Both Sony and Microsoft will acutely aware of this. Both have first-hand experience of what it means to get the all-important launch price wrong.
Microsoft arguably still nurses the damage inflicted by the decision to price the Xbox One at $499 after Sony launched the PS4 at $399. Similarly, Sony’s decision to price the PS3 $499/$599 compared to the Xbox 360’s $299/$399 gave Microsoft an advantage that persisted to some extent throughout the generation.
Xbox head Phil Spencer has already confirmed that Microsoft is adopting an agile approach to pricing with an eye on the competition. Agility in action is not $599. Similarly, Sony has described PS5 pricing as a ‘balancing act’ due to competition in the space.
Next-gen pricing has been framed so far as a head-to-head game of chicken between the two platform holders, each waiting to undercut the other. This is reportedly why we are so late in the game without a price for either the PS5 or Xbox Series X.
Microsoft opting for the highest expected price from the outset seems incongruous with what we’ve heard so far. It would gift a jump start to Sony, something Microsoft is presumably eager to avoid this time around. With this in mind, there is conceivably no reason for Microsoft to share the price with retailers if it’s waiting on Sony to blink first.
Finally, there’s the price itself. $600 is expensive. For the same price, it is possible to piece together a more than respectable gaming PC.
As consoles edge ever closer to PCs in terms of capabilities (and even design in the case of Xbox Series X), there’s a dwindling list of advantages that set it apart.

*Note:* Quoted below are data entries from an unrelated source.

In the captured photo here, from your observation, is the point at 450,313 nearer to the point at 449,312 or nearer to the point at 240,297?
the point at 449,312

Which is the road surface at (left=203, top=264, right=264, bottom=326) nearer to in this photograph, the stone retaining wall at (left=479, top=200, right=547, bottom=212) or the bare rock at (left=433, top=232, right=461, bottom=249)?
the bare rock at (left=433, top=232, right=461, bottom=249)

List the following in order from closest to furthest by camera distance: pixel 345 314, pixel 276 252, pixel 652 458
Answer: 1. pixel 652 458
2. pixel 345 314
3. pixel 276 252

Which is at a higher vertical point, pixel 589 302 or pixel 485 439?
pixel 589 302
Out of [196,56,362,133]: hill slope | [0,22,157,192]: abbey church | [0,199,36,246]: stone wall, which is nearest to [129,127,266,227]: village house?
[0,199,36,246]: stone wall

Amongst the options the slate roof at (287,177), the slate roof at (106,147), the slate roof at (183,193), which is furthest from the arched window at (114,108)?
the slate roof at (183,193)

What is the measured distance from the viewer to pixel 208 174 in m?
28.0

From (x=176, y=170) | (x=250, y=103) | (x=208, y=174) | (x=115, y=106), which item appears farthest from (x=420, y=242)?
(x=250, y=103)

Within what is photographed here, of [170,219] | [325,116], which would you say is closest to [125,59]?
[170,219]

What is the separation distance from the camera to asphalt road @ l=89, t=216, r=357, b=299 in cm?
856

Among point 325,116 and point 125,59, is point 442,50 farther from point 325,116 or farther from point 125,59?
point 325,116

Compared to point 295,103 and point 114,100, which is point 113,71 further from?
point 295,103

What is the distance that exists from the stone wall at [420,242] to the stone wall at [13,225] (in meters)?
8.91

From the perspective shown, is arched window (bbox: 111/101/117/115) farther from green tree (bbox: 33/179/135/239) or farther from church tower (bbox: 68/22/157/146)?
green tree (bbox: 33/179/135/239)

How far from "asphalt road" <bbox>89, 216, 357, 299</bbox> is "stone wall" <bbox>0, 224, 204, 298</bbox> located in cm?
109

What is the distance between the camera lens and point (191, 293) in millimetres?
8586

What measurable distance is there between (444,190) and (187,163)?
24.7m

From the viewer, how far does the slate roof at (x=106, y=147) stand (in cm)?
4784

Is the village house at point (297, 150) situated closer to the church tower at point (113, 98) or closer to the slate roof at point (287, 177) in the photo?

One of the last remaining ones is convenience – a neatly packaged system that works out of the box at a much-reduced price compared to gaming PCs. By feathering the $600 threshold, price loses its weightiness as a deciding factor for players.
If there’s anything all this illustrates, it’s that it’s high time Microsoft and Sony finally drop the big news and share the price for their respective next-gen consoles. The silence does nothing but spawn spurious rumors and test the patience of eager fans.
The Xbox Series X is unlikely to cost $599. Nevertheless, we’d sure like to know how much.